■ PROVIDED PASSAGE ■
□ □ □

Posted March 10, 2014

Town appealed a $12 million jury verdict when a volunteer fire fighter was sideswiped and then took off after the offending vehicle.  He relayed to the police dispatcher that he was following the vehicle, but did not advise the town of his speed or that he had activated his blue volunteer fire lights.  The pursuit lasted several miles at up to 50 miles per hour on windy country roads, until the plaintiff’s vehicle crashed, resulting in the driver’s traumatic brain injury.  The phone communications to the 911 Operator were calm, and ended when the chase vehicle reported that the car had just rolled over and was on fire.  The jury agreed with the plaintiff that the town had condoned an illegal pursuit.  On appeal, the town claimed it was protected by the common law doctrine of government immunity and C.G.S. § 52-557(n), despite the jury specifically finding that the Identifiable Person Subject to Imminent Harm Exception elements were met.

On motion to set aside the verdict, the Trial Court agreed that the elements were met because the pursuit vehicle had relayed the license plate number to the dispatcher.  At that point, the 911 Dispatcher should have instructed him to stop the pursuit.  The Supreme Court reversed agreeing with the Town, that there were insufficient facts to apply the Identifiable Person/Imminent Harm Exception.  It is a subjective test, and thus only what the dispatcher actually knew is relevant.  The Record here does not lead to a conclusion that the dispatcher would have known the chase would likely have resulted in imminent harm to the other driver.  There is no background squealing of tires in the phone call, no information of anyone speeding or driving aggressively being conveyed, and no transmittal of information that volunteer lights were being utilized.  Because it is a subjective standard, the dispatcher was not required to ask questions to seek more information about what was going on.  Government officials are not required to engage in inquiry beyond the information conveyed to them in exercising their discretionary decisions.  It did not matter that the dispatcher knew the area consisted of winding roads without information being conveyed to her that the chase was exceeding the speed limit.  The dispatcher is not obligated to try and guess at the speed.  The driver’s only communication was that he was trying to catch up to him, but never identified a speed.  [Should you ever have one of these cases, pay particular attention to Footnote 13, where the Court noted it was taking the opportunity to clarify the relationship between the Public verses Private Duty distinction, the Identifiable Person-Imminent Harm Exception and C.G.S. § 52-557(n).  If you meet the Identifiable Person test, then you have established a private duty to the injured plaintiff which, in turn, is a prerequisite to sue under C.G.S. § 52-557(n).]

The Dissent argued that the decision would encourage municipalities to engage in willful blindness to dangers that might be prevented through institution of better training programs.  The Majority replied that not imposing liability for dangers which a Government officer cannot be aware of, protects important Government functions as it shields the officers from hindsight, second guessing and retaliatory lawsuits.

□ □ □

■ GIVEN DATA ■

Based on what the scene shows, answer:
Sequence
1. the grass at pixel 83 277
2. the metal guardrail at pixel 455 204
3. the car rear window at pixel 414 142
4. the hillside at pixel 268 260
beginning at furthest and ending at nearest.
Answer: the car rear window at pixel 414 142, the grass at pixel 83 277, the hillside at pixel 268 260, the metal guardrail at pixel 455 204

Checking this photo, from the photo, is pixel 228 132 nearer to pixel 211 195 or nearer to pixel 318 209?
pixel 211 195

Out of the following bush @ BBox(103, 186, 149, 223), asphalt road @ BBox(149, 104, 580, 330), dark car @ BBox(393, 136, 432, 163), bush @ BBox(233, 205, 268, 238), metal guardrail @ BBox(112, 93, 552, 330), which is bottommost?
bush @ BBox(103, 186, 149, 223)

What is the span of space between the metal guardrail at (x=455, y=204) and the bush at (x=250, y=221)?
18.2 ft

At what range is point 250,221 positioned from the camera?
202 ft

□ □ □

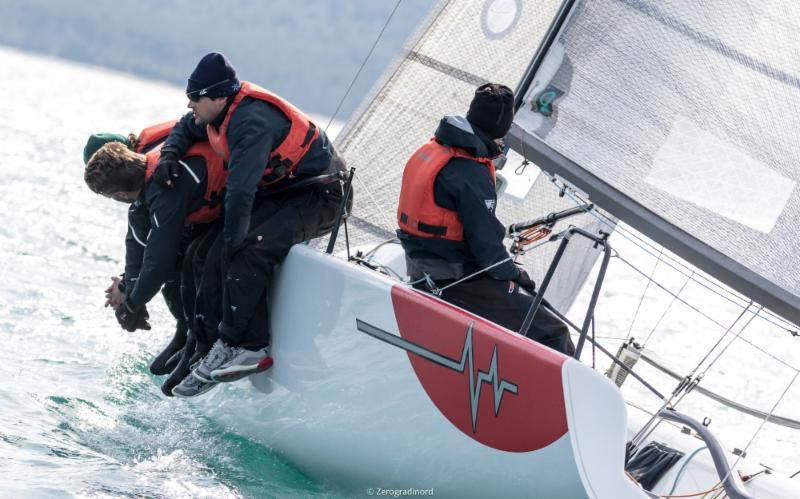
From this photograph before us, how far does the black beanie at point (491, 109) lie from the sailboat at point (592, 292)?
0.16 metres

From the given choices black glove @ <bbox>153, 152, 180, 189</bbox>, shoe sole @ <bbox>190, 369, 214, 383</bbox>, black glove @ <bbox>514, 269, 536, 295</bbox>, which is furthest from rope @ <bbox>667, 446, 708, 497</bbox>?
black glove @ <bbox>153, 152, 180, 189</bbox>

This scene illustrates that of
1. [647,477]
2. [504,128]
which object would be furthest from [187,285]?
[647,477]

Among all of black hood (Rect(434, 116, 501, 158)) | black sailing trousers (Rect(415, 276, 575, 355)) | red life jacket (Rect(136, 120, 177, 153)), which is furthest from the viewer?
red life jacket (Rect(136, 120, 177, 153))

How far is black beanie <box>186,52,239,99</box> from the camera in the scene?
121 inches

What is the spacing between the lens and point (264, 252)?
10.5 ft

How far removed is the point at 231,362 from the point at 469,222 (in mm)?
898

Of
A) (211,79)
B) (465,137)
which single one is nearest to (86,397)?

□ □ □

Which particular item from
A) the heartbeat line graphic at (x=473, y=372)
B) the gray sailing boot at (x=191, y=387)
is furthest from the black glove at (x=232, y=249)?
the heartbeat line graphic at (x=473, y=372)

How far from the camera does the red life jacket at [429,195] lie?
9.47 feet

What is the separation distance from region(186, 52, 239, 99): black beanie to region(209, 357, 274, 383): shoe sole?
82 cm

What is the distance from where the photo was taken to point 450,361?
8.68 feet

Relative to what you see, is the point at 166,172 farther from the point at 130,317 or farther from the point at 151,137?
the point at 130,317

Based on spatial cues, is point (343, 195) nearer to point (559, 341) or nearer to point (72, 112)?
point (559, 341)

□ □ □

■ PROBLEM ■
In the case summary, what did the trial court point to as the reason the exception's elements were met?

■ COMPLETE RESPONSE ■
The pursuit vehicle had relayed the license plate number to the dispatcher.